11. For gentle and step-wise expansion of crestospheres, small volumes of basic NC medium are added in the beginning of crestosphere culturing. This is continued until total culture volume reaches 10ml. A good rule of thumb is to add 25–50% more medium when you can clearly see an increase in crestosphere number by eye. A full flask with 10ml medium should contain hundreds of crestospheres. Monitor the cells daily, and add new medium more frequently, even daily, if the cultures grow fast, but as in the beginning, avoid too dilute conditions.

12. Add new retinoic acid (RA) and BMP-4 every 2–3 days due to high turnover rates. Measure total culture volume by using a stripette and add factors accordingly.

13. Crestospheres can be kept in culture for several weeks with maintained expression of neural crest-associated genes and self-renewal capacity. However, the longest time point examined is seven (7) weeks and at this time point the proliferation capacity is significantly decreased [7].

14. Briefly, QPCR is performed by collecting 1–2 ml of sphere cultures in eppendorf tubes by centrifugation at maximum speed for 1 minute at +4°C. Remove supernatant and store pellets at −80°C until RNA extraction (method of choice by end user) and further QPCR analysis (method of choice by end user). Alternatively, allow crestospheres to sink down to the bottom of the tube (5–10 minutes), gently remove all culture medium and replace with respective RNA, DNA or protein extraction lysis buffer.

    Crestospheres can also be assessed for in situ hybridization according to protocols for whole embryos [12,13]. Unlike floating chicken embryos, crestospheres sink to the bottom of the tube during the hybridization step and washes, making the procedure straight forward. In order to not lose any crestospheres during washes, always let crestospheres sink to the bottom of the tube (5–10min), and leave ~100μl of the previous wash on the bottom of the tube before adding 1ml of the new wash.

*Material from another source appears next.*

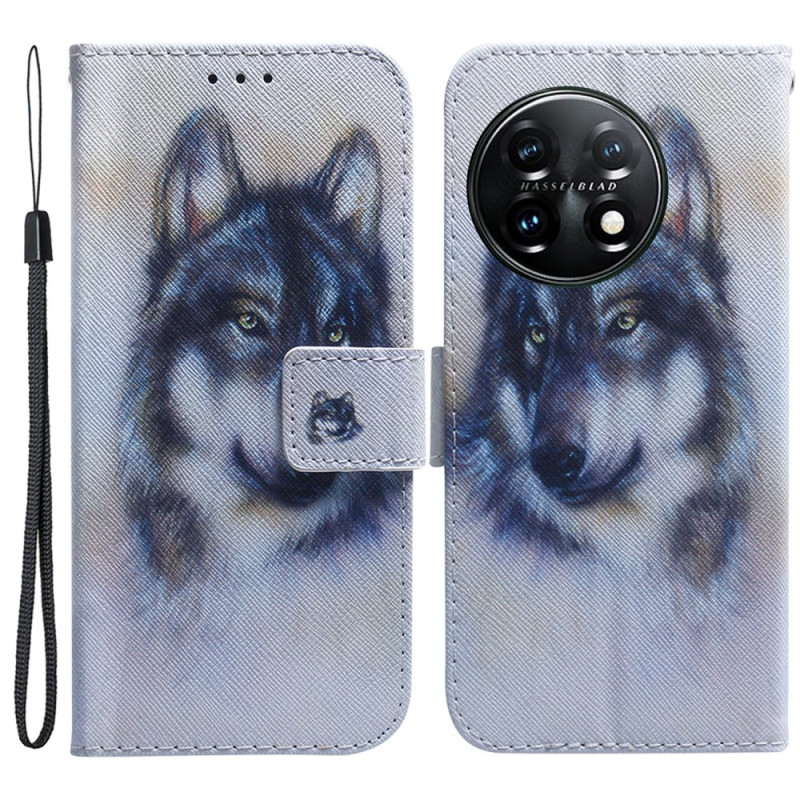 Custodia cani acquerello OnePlus 11 5G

15. Transgenic GFP-positive chickens are available from Clemson Public Services Activities, Clemson University, SC, USA, and are useful for in vivo transplantation applications or for producing chimeras for clonal studies. They can also be transduced by using lentiviruses, with a typical transfection success rate of ~50%.

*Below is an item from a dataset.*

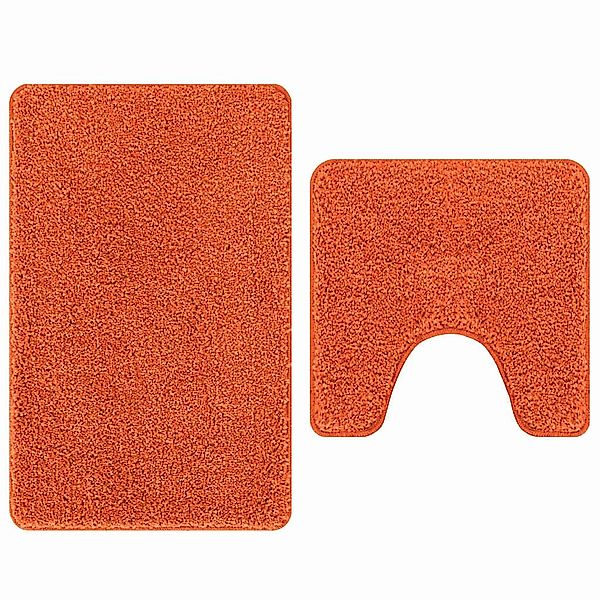 vidaXL Badematte Anti-Rutsch Badematten-Set 2 pcs günstig online kaufen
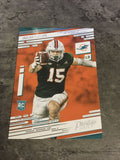 Jaelan Phillips Dolphins 2021 Panini Prestige Rookie #262A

16. Wild type, in situ hybridized or immunostained crestospheres can be embedded for cryosectioning. Briefly, crestosphere cultures are prepared by sucrose gradient (5% sucrose for 10 minutes followed by 15% sucrose for 2–4 hours at room temperature, allow spheres to collect at bottom of tube). Crestospheres are further primed in gelatin over night at 37°C. Embed crestospheres in gelatin using embedding molds. Make sure that the crestospheres do not sink to the bottom of the mold, but rather positions in the middle seen from all axes (position can be adjusted as gelatin is solidifying). Stiffened gelatin molds are snap-frozen by dipping the entire mold briefly but repeatedly in liquid nitrogen until complete samples are frozen. Store at −20°C for 5 minutes before transferring samples to Eppendorf tubes for long-term storage at −80°C before cryosectioning. Thickness for cryosections for immunostaining should range from 10–12μm, and 15–20μm for crestospheres after whole mount in situ hybridization (in order to get a strong signal).

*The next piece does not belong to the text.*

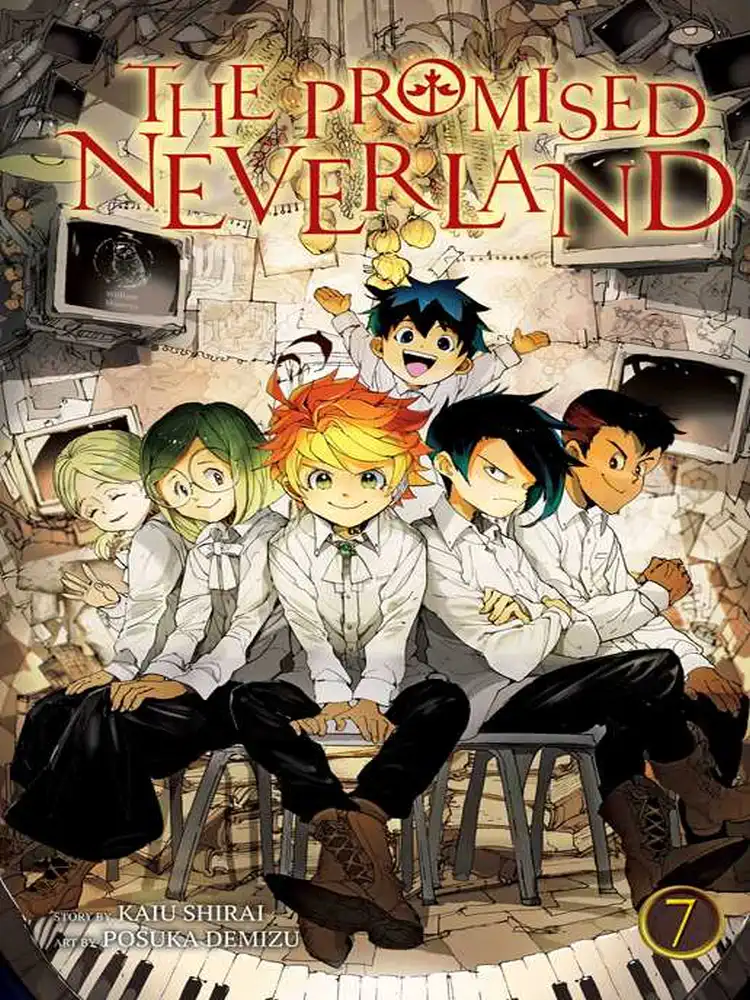 9781974702244 The Promised Neverland Volume 07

17. Crestospheres can be imaged whole mount or as cryosections by using regular microscopy (after in situ hybridization) or confocal microscopy (fluorescent signal). For high resolution imaging, use either of the following procedures: 1) prepare a “chamber” for the floating spheres in PBS by applying a vaseline wall (inject it from a 3ml syringe through a 25G^5/8 needle) to make a small rectangle on a glass cover slip, pipette the spheres into the chamber, and cover it by using another glass cover slip; 2) transfer crestospheres to cavity slides and monitor for quicker but less detailed analysis. For lower magnification bright field imaging of pools of crestospheres after in situ hybridization, add a ~ 0.5 cm thick agarose (1% in H₂O) layer on the bottom of the wells in a 24-well plate and let solidify. Place crestospheres in PBS-0.2% Tween on top of the agarose bed and image by using a dissection scope with a camera attached. Even the lightning by using a light source with adjustable, flexible arms.